**Passage to read**
—————
Re: [XRI] IRI thread

Hi Felix,

Unfortunately I am not managing to be any more prompt:)

On 21-Jul-08, at 4:03 AM, Felix Sasaki wrote:

> Hi John (putting Martin Duerst into the loop),
> sorry for my late reply, a mixture of holiday and travel is my excuse.
> John Bradley さんは書きました:
>> Hi Felix,
>> Thanks for the input.
>> IRI  is related to the xri: scheme discussion.
>> One of the reasons (perhaps not the only reason) people don't want  
>> xri: to be a scheme is the concern that the IRI form of XRI will be  
>> used for XML namespace declarations.
>> This seems to be a general problem not specific to XRI.
>> There is a community that believes that all XML namespace  
>> declarations should be http: URLs  unless there is some super  
>> compelling reason to do something else.  I may even fall into that  
>> camp myself.
>> I think David Orchard and I agree that if someone wants to use XRI  
>> versioning or something else in a XML namespace declaration they  
>> MUST use the HXRI form that way it is a just a normal URL from a  
>> XML processing perspective.
>> I have put this to members of the XRI-TC and the above is generally  
>> uncontroversial.
>> The question becomes how do you stop people from using the xri:  
>> scheme.
>> One effective way is to not issue the scheme.    This seems to be  
>> the preferred solution by some W3C TAG members.
>> The perhaps unintended byproduct is that without a scheme we can't  
>> represent a XRI as a IRI in other places that might be more  
>> appropriate like a UI.
>> One thing we could still do is use the IRI form of the HXRI this  
>> would be a normal IRI with the http: scheme.
>> This has certain problems in that we have specified NFKC  
>> normalization rather than the NFC normalization that http uses for  
>> the path.
> From my understanding (which is mainly based on discussion with  
> Martin) NFKC includes NFC. The main difference is that NFKC is  
> getting rid of characters that have a compatibility decomposition,  
> see e.g. appendix J of
> So you could require NFC, add a recommendation like
> "Characters which have a compatibility decomposition (those with a  
> "compatibility formatting tag" in field 5 of the Unicode Character  
> Database -- marked by field 5 beginning with a "<") should not be  
> used in names. This suggestion does not apply to #x0E33 THAI  
> CHARACTER SARA AM or #x0EB3 LAO CHARACTER AM, which despite their  
> compatibility decompositions are in regular use in those scripts."
—————
**Source material**
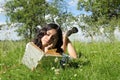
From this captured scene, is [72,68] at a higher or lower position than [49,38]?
lower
—————
**Exercise directions**
In the email thread about IRIs and XRI, which Unicode normalization form does the message say has been specified for XRI instead of the one http uses for the path?

**Task output**
NFKC normalization.